FPGAs are used in place of ASICs for an increasing number of applications. Traditionally seen primarily as devices with programmable gates, FPGAs have progressively evolved since year 2000 into "platform" devices with many integrated system-on-a-chip features, including components such as Ethernet MACs, DSP engines, microcontrollers, clock management circuitry, I/Os with reconfigurable signaling standards and terminations, and facilities supporting Bitstream encryption to prevent reverse engineering of designs.

This article expands the application areas covered by FPGAs by introducing a new class of primitives called "Soft PUFs." By exploiting the silicon uniqueness of each FPGA device and incorporating a special circuit (using existing FPGA fabric) to extract these "silicon biometrics", FPGAs can be used for new security-oriented applications that were not previously possible.

Physical Unclonable Functions
Physical Unclonable Functions (PUFs) are circuits that extract chip-unique signatures based on semiconductor fabrication variations that are very difficult to control or reproduce. These chip-unique signatures can be used to identify chips (a form of "silicon biometrics"), and can be used to generate "volatile" cryptographic keys. These keys disappear when the device is powered off; they can be bit-accurately restored, with aid of error correction, on subsequent power-ups.

An example of PUF circuit is shown in Fig 1. The circuit consists of N stages, followed by an arbiter. Each stage contains a cross-bar switch. A race condition is created between two paths, and the paths are determined by N Challenge bits that feed the mux select lines for each stage.

1. A simplified version of the PUF circuit.

An arbiter digitizes the race condition to determine a "1" output bit or "0" output bit for each Challenge applied. What is formed is the following function:

F_{PUF_INSTANCE}: {0,1}^N ý' {0,1}

Here, F_{PUF_INSTANCE} depends on the manufacturing instance of the device containing the PUF circuit, and is different for each device. Multiple single bit outputs can be concatenated together to form a multi-bit response. Challenge bits C_N to C₁ can be based on an initial Challenge phase that is run through a mixer (for example, a linear feedback shift register) to produce subsequent instantaneous Challenge phases, with each instantaneous Challenge phase being used as C_N to C₁ to produce a 1 bit output for that phase.

Hard versus Soft PUFs
In the case of ASIC implementations, Hard PUFs are implemented directly into the ASIC silicon. By comparison, in the case of FPGAs, Soft PUFs are implemented using a very small amount of the FPGA's standard programmable resources, such as Lookup Tables, Registers, and Memories.

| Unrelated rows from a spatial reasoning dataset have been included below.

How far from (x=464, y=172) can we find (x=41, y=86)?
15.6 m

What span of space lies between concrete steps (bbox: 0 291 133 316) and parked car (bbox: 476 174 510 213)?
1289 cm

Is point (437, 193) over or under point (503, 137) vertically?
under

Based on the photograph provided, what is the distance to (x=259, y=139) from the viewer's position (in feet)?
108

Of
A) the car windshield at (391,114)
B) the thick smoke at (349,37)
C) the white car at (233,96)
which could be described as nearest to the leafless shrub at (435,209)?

These circuits can be implemented without modifications to existing FPGA silicon or existing FPGA design tools. Successful implementation requires careful placement and routing to ensure tight "race" conditions. Fig 2 shows the results of Soft PUFs implemented in Xilinx Virtex-4 FPGAs using standard Xilinx ISE design tools.

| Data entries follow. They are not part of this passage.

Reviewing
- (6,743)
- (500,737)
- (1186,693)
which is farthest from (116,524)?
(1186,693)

2. Inter-PUF / Intra-PUF characteristics of Soft-PUFs in Xilinx FPGAs.
(Click this image to view a larger, more detailed version)

Each of the three plots contains two curves. The middle curves, centered around block size / 2, is obtained by comparing hamming distances of Responses from different FPGA devices given the same Challenge applied across these devices. This curve is thus called "Inter-PUF" curve and is a measure of cross-correlation of different Responses across different chips given same Challenge.

The left curve is the "Intra-PUF" curve, which shows hamming distance of Responses on a device given repeated Challenge on that same device. It is an auto-correlation measurement. The chasm between the two curves indicates that this design implementation is useful as a PUF circuit. Specifically, a hamming threshold can be set to identify one FPGA device from other. Cryptographic key generation can be achieved using an error correction code that can account for Intra-PUF (auto-correlation) variations.

The Inter-PUF curve also peaks very close to ideal value of block size / 2, indicating that the PUF is a good entropy source with excellent DC bias to provide virtually uncorrelated keys across different FPGAs. To put this another way; identical Bitstreams programmed across different devices produce different and virtually uncorrelated keys on those devices.